### Questions on the material
**a.** In the article on the Bibron's Toadlet, where did Phillip Byrne and Scott Keogh study the group of frogs?
**b.** Carry on the Bibron's Toadlet article from its final sentence.

### Document passage
Start of Block

Frisky frog Bibron's Toadlet shares the love like no other
SURVIVAL'S mysteries sometimes take biologists in surprising directions, in Phillip Byrne's case enabling him to claim an impressive title for the Bibron's Toadlet as the most promiscuous female vertebrate.
SURVIVAL'S mysteries sometimes take biologists in surprising directions, in Phillip Byrne's case enabling him to claim an impressive title for the Bibron's Toadlet as the most promiscuous female vertebrate.
Until now, this honour has resided with shore birds such as the spotted sandpiper and the bronze wing jacana, who may have up to four or five partners. The female Pseudophyrne bibronii can manage up to eight.
Byrne, a behavioural ecologist at Monash University, in collaboration with the Australian National University's Scott Keogh, studied a 100-strong group of the frogs in Jervis Bay National Park, on the NSW south coast, in 2005.
Four months of overnight shifts, seven days a week - and DNA testing - revealed the female of the species deposited eggs in the nests of up to eight males.
In the world of the Bibron's Toadlet, breeding takes place soon after the first autumn rainfall, when the males, having built their nests in the leaf litter of eucalypt and casuarina trees, begin vociferously calling in an attempt to attract a mate.
A female selects a male's nest and as she releases her eggs he fertilises them. He then takes responsibility for them until they hatch, which normally would be at about five or six weeks, but could be up to five months later.

End of Block

### Provided records
Start of Block

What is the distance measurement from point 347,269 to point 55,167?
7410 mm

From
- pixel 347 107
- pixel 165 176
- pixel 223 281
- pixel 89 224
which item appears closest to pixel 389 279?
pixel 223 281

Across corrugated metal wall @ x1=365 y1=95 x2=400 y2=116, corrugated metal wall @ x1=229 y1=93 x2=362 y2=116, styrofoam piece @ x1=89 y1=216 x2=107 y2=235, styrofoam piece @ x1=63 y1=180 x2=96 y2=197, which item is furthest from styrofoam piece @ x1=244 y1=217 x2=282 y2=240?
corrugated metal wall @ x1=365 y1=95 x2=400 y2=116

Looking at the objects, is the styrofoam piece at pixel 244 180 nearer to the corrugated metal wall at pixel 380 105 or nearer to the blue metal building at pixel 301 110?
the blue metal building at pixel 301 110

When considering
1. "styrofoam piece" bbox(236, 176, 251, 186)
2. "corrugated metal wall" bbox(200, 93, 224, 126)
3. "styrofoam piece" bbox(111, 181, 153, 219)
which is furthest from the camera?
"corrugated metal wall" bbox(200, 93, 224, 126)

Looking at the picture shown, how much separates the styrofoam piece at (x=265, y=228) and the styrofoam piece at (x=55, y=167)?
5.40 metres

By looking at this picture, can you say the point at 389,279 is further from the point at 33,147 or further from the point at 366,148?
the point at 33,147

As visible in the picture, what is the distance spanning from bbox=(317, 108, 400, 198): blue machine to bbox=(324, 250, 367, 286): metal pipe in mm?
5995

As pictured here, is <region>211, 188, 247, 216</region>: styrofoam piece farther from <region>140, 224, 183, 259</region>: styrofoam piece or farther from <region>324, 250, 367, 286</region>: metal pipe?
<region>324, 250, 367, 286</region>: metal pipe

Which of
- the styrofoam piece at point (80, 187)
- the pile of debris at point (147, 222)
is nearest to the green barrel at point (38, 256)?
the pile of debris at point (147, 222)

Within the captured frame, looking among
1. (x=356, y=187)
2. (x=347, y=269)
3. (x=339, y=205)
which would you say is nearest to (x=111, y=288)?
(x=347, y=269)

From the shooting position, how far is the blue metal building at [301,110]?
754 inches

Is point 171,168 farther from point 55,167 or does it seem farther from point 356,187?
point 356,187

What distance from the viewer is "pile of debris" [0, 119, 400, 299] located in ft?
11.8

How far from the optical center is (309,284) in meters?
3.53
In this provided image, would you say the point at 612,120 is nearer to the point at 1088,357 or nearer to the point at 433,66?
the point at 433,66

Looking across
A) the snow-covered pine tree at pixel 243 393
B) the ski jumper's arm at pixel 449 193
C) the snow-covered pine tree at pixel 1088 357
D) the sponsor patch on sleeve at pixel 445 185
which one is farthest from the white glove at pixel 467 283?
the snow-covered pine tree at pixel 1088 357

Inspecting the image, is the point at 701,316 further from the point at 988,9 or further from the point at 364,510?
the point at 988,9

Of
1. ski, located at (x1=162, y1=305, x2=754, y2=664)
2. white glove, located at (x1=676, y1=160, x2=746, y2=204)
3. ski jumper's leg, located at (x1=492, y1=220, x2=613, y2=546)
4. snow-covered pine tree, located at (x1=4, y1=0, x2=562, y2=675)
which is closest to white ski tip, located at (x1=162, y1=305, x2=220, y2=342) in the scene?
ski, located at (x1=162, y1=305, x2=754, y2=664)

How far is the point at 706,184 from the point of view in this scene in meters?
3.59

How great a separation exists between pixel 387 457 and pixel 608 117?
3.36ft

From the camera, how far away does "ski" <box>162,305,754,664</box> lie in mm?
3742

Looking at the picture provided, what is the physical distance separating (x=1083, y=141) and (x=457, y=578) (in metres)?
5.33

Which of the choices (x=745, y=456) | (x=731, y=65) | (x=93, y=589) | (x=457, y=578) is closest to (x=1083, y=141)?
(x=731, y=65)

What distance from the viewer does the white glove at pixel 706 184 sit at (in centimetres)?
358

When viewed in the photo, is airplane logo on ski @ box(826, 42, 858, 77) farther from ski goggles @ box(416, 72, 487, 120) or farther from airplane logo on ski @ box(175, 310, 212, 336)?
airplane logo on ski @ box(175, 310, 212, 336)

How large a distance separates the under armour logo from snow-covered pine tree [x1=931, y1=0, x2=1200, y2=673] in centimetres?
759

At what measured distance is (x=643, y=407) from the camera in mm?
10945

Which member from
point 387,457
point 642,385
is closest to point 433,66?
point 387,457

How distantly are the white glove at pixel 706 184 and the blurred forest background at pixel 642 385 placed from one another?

End of Block

### Answers to the problems
**a.** Jervis Bay National Park, on the NSW south coast.

**b.**
"In the recent past, insights into mating behaviour could only be gained by directly observing the animals, but females are generally covert operators so DNA techniques make it much easier to establish paternity and detect promiscuous behaviour," Byrne says. He says evidence is building that females in many species choose multiple partners in a bid to provide offspring with the best chance of having a genetically superior sire.
What is new is that, in the case of the Bibron's Toadlet at least, promiscuity may be linked to giving the young the best possible nest in which to develop. This is particularly important because the nests are vulnerable to weather.
"The eggs enter a state of suspended development until heavy winter rainfall floods the nest site and triggers hatching," Byrne says.
"But a lot of nests fail, either because they never flood or they flood prematurely, so it is likely to be very difficult for the female to select a nest that will succeed."
A further complication arises if the nest becomes too wet and eggs hatch prematurely, before there is enough sustained moisture to support them.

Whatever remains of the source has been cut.